Gestern lieferten Lastwagen aus Bayern die ersten Biorüben bei der Zuckerfabrik an. Die Kampagne beginnt voraussichtlich am Sonntag in einer Woche. Als Premiere gibt es heuer Demeter-Zucker.
Stefan Hilzinger
Werkleiter Joachim Pfauntsch steht in den ersten Rüben der aktuellen Kampagne. Die Qualität der Ware gefällt ihm. (Bild: Thi My Lien Nguyen)

Werkleiter Joachim Pfauntsch steht in den ersten Rüben der aktuellen Kampagne. Die Qualität der Ware gefällt ihm. (Bild: Thi My Lien Nguyen)

Stefan Hilzinger

stefan.hilzinger@thurgauerzeitung.ch

Bayrische Rüben haben in Frauenfeld ein Heimspiel. In der Kantine gibt’s an einem Tag der nächsten Woche Weisswürstel und Brezen. Und Werkleiter Joachim Pfauntsch hört man seine bajuwarische Herkunft auch nach zwanzig Jahren immer noch deutlich an. Gestern kippten Sattelschlepper die ersten von total 45000 Tonnen deutschen Biorüben auf die geteerte Platte vor der Zuckerfabrik. In zehn Tagen, voraussichtlich am Sonntag, 24. September, startet das Werk mit der Verarbeitung. Viele der Biorüben stammen aus dem Nördlinger Ries, einem bevorzugten Anbaugebiet in einer Region südlich von Würzburg. «Dort schlug vor 14 Millionen Jahren ein Meteorit ein, der die Landschaft zu einem Kessel formte», sagt Pfauntsch. Lastwagen um Lastwagen fahren vor und kippen ihre Last. «Schöne Rüben», sagt der Werkleiter. Zwischendurch habe die Anlieferung etwas gestockt. «Probleme am Zoll».

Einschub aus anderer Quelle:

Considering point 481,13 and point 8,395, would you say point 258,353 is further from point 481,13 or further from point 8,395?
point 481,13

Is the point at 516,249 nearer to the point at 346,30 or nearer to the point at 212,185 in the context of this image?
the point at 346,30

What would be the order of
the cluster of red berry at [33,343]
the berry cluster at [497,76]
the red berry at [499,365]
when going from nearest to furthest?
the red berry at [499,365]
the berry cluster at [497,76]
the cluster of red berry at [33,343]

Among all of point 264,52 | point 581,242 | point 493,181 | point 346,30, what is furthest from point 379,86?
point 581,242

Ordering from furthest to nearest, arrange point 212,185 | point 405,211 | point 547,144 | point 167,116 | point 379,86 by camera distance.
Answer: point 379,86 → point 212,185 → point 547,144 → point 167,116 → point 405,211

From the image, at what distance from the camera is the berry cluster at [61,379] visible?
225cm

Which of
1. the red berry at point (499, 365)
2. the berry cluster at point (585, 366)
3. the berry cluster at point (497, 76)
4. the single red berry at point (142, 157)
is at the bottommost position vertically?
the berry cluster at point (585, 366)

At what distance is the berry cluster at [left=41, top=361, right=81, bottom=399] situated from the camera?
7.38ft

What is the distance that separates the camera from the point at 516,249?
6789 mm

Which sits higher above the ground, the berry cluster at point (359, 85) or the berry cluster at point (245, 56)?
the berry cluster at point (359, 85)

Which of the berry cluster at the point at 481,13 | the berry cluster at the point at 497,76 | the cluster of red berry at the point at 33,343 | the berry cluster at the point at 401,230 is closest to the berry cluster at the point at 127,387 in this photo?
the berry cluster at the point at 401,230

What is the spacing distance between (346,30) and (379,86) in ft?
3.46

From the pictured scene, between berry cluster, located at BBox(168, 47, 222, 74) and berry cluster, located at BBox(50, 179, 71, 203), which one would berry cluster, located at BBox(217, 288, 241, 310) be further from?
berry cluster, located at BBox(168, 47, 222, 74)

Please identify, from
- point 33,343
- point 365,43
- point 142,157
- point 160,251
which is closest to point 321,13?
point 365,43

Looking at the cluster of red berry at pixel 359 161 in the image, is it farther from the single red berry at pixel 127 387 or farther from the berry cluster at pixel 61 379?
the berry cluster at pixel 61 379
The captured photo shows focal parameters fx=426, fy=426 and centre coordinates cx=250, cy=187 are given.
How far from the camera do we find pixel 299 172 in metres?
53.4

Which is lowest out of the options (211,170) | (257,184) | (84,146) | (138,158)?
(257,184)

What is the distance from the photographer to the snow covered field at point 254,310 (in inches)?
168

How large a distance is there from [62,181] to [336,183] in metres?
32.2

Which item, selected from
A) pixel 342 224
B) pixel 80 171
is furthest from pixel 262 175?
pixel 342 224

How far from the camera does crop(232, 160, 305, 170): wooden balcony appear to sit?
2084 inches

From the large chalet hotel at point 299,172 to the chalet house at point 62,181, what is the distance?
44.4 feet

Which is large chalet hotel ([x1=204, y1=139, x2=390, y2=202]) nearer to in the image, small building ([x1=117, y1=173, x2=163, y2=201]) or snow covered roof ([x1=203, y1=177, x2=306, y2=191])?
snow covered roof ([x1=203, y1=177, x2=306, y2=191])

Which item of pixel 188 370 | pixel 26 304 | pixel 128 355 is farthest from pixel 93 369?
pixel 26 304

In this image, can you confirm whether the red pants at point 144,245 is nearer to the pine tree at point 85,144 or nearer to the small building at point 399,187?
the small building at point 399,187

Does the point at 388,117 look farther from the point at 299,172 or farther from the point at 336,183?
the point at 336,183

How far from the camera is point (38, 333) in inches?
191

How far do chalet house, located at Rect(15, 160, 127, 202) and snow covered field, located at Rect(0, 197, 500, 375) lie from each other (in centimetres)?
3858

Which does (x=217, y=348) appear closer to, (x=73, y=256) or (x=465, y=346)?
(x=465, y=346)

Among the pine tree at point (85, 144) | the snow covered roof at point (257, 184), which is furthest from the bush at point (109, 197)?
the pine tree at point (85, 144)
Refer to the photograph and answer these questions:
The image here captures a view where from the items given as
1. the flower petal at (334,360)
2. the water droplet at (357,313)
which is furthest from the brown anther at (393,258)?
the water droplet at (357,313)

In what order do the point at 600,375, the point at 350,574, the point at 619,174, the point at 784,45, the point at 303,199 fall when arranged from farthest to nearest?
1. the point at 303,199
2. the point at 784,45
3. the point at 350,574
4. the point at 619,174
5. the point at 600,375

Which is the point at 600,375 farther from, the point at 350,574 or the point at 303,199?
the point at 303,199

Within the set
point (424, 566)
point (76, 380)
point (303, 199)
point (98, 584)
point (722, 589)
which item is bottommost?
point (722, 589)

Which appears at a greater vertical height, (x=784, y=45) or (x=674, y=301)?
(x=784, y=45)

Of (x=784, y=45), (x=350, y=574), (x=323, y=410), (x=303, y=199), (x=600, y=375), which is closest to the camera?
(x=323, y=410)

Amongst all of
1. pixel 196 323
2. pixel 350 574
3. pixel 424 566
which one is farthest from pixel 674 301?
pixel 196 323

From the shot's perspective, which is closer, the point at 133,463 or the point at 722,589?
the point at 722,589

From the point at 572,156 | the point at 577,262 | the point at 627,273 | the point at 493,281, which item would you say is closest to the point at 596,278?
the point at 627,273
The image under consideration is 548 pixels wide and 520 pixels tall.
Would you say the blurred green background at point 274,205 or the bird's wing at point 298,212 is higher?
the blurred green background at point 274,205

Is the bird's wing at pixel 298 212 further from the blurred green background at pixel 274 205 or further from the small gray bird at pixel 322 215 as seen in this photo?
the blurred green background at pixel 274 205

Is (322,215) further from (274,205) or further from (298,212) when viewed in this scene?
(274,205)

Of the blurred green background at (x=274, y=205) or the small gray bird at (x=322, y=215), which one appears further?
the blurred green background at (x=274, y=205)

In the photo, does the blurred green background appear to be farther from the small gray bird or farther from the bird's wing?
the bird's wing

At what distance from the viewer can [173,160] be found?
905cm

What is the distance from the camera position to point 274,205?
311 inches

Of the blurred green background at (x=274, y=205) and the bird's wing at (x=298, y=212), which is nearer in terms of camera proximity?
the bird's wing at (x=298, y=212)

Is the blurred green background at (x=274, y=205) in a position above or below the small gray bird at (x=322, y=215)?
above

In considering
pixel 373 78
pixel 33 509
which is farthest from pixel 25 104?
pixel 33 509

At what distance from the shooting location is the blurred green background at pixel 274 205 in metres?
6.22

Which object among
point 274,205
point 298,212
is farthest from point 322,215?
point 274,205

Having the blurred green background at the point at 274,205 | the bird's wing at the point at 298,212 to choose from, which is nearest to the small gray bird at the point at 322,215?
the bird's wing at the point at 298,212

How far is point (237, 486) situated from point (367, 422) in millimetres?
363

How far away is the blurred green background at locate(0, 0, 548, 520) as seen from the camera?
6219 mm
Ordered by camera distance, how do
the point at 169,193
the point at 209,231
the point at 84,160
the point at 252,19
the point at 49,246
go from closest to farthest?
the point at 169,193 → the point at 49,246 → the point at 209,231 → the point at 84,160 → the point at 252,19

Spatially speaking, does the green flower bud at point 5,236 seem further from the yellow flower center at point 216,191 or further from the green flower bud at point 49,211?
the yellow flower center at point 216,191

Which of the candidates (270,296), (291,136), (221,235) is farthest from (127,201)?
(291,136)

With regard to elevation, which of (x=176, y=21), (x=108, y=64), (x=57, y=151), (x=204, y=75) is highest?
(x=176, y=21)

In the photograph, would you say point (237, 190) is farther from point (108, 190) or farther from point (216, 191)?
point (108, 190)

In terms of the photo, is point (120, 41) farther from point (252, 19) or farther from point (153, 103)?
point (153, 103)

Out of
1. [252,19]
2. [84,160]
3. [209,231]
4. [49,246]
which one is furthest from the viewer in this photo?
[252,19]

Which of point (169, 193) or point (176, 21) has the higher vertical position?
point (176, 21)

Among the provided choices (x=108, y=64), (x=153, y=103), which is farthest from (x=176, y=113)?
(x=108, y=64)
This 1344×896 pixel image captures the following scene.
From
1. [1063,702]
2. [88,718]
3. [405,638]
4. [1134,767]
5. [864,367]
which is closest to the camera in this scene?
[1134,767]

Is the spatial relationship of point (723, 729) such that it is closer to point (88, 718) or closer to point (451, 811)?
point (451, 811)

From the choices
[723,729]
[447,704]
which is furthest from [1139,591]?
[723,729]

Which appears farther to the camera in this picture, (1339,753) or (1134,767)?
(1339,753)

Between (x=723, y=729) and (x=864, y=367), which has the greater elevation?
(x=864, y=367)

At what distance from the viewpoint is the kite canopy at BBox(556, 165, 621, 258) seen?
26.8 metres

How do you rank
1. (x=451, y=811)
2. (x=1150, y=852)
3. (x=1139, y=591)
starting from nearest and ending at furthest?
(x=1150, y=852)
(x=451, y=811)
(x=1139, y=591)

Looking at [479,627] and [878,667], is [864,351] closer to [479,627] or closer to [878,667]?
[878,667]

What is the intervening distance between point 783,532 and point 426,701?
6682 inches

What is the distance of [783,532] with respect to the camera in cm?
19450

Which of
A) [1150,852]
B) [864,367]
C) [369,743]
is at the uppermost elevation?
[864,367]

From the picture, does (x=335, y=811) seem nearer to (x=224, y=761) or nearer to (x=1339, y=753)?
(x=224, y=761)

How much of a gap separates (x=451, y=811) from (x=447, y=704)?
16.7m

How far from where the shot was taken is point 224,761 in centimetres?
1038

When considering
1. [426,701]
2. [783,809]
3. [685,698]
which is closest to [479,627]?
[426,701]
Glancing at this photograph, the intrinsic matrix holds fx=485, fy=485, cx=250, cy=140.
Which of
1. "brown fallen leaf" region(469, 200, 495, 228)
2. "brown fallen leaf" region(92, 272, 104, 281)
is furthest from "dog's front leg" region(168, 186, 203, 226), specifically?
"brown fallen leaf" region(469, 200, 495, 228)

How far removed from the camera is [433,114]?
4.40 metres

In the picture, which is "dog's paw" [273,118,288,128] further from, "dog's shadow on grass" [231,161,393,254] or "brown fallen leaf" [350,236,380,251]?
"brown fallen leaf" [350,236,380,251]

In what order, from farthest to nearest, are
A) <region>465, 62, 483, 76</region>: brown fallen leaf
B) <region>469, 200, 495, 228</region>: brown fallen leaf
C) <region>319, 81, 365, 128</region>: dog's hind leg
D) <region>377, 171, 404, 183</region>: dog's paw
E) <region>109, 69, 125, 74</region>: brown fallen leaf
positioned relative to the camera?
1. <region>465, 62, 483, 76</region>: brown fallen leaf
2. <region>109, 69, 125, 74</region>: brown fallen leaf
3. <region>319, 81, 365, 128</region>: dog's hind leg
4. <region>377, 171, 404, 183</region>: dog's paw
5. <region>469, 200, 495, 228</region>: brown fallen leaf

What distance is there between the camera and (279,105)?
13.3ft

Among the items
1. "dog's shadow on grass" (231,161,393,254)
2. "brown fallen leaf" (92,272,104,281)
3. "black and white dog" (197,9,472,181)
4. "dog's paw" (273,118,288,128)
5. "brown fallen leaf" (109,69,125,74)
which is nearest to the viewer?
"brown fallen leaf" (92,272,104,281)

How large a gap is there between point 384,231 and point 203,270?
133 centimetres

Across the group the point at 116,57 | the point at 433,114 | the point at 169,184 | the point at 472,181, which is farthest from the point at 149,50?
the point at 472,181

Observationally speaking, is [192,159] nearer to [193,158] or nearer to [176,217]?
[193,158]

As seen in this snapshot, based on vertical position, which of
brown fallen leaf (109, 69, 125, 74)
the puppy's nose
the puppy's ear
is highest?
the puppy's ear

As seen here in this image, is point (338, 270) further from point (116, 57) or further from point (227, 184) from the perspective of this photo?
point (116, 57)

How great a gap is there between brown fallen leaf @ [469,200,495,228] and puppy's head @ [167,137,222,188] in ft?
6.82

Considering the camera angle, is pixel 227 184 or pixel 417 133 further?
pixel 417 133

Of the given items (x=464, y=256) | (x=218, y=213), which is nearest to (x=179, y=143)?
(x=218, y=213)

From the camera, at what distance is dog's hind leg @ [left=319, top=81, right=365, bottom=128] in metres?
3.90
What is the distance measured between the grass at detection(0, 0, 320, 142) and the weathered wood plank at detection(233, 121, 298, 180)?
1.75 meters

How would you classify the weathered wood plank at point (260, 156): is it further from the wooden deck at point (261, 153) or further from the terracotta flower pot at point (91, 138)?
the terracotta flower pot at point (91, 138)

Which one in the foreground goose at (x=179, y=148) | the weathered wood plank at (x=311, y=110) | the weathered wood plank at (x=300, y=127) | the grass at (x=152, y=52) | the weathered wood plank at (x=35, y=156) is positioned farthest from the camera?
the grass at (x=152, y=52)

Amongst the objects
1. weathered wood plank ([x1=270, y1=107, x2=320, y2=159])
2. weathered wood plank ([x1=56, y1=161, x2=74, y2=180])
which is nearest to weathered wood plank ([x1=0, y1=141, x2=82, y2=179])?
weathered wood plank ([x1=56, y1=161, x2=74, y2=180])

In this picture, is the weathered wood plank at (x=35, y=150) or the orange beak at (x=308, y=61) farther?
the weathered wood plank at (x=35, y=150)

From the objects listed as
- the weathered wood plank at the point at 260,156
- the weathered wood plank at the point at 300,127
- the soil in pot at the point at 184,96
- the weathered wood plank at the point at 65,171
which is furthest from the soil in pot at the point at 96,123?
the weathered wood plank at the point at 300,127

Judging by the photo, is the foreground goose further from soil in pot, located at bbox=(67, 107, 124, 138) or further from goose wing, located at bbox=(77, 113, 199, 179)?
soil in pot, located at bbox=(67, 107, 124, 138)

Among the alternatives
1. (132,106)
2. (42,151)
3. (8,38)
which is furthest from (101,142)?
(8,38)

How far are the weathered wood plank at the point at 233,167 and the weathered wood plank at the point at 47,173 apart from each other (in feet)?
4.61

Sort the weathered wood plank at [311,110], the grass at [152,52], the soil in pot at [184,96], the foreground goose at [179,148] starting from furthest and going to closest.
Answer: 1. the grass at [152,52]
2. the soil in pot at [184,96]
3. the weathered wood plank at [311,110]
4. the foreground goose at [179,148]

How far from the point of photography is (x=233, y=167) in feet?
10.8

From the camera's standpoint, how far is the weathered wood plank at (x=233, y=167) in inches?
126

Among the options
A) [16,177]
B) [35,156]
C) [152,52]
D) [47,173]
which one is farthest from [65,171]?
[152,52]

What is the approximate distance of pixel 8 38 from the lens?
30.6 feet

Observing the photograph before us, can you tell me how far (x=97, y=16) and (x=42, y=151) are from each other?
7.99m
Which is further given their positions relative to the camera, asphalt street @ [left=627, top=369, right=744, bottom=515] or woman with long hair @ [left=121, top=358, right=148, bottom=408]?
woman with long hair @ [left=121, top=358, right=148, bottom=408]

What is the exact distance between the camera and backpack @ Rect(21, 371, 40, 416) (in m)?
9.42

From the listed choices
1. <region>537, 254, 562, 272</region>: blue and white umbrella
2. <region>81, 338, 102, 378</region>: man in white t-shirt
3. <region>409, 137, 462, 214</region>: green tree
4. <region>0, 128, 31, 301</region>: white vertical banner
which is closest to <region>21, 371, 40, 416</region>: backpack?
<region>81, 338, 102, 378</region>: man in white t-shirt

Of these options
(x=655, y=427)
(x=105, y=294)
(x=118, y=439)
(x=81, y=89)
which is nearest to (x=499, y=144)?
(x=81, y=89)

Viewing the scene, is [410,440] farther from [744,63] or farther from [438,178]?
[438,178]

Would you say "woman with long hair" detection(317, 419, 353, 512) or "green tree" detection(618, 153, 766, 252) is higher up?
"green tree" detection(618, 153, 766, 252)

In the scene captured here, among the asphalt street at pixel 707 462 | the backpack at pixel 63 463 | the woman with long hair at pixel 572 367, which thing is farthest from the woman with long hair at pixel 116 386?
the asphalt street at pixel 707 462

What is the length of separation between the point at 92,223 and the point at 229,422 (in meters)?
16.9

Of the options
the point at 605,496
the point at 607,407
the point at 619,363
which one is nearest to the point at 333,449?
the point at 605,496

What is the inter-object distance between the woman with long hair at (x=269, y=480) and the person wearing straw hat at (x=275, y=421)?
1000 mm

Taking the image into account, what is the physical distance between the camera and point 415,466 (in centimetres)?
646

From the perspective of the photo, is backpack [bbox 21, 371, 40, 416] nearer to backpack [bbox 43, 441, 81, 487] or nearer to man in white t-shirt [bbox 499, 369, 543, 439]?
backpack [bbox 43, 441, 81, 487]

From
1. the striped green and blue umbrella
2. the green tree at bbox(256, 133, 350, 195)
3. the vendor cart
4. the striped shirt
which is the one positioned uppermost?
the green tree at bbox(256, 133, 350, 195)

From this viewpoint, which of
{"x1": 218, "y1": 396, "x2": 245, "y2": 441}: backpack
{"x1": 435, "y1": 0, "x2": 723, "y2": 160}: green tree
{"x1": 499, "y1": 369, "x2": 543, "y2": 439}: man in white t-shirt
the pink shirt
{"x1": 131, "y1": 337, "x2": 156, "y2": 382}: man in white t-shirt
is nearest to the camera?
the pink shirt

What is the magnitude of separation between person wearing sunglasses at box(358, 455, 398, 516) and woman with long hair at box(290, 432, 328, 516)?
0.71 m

Rheintal-Blockade betrifft auch Rübenanlieferung

Die derzeitige Blockade der Bahnlinie im Deutschen Rheintal habe die Rübenlogistik besonders herausgefordert. «Die Verlagerung des Güterverkehrs auf die Linie Schaffhausen-Singen-Stuttgart betrifft uns», sagt Pfauntsch. So müssten einerseits mehr Rüben auf der Strasse angeliefert werden, andererseits werde ein Teil der Rüben per Bahn aus Bayern via Tirol und den Arlberg nach Frauenfeld gefahren. Betroffen ist auch ein Teil der rund 100000 Tonnen konventionellen Rüben, die aus Deutschland und Österreich ebenfalls nach Frauenfeld kommen und nun in der ersten Oktoberwoche nicht geliefert werden können.

Nach der erwarteten Öffnung der Rheintal-Linie am 7. Oktober sollte sich die Lage wieder entspannen. Das Frauenfelder Werk erwartet Anlieferungen per Bahn auch aus der Region Anklam in Mecklenburg-Vorpommern. «In einem Güterzug mit 40 Waggons sind das 1800 Tonnen aufs mal.»

Nach anthroposophischen Richtlinien

Erstmals werden in diesem Jahr in Frauenfeld 6000 Tonnen Rüben aus biodynamischem Anbau verarbeitet. Sie stammen ebenfalls aus dem Raum Würzburg / Nördlingen und werden nach den Richtlinien des Anthroposophen Rudolf Steiner produziert. Der Zucker wird unter dem Label Demeter vermarktet.

Total erwartet die Zuckerfabrik ein Verarbeitungsmenge von 825000 Tonnen. Der Anteil importierter Rüben beträgt mittlerweile gegen 15 Prozent. Die Kampagne dauert rund drei Monate. «Die Tonnagen sind wichtig, um unser Werk auszulasten», sagt Pfauntsch. Leider sei der Anbau von Zuckerrüben in der Schweiz weiterhin rückläufig, insbesondere in der Ostschweiz. Die Verarbeitung von EU-Rüben in der Schweiz, nehme gewissermassen den Import von Zucker vorweg und bringe zusätzliche Wertschöpfung in die Schweiz. Ein leiser Lichtblick gibt es bei den Schweizer Biorüben. Die erwarte Erntemenge an Rüben liegt dort bei etwa 600 Tonnen, im vergangenen Jahr waren es um die 300 Tonnen.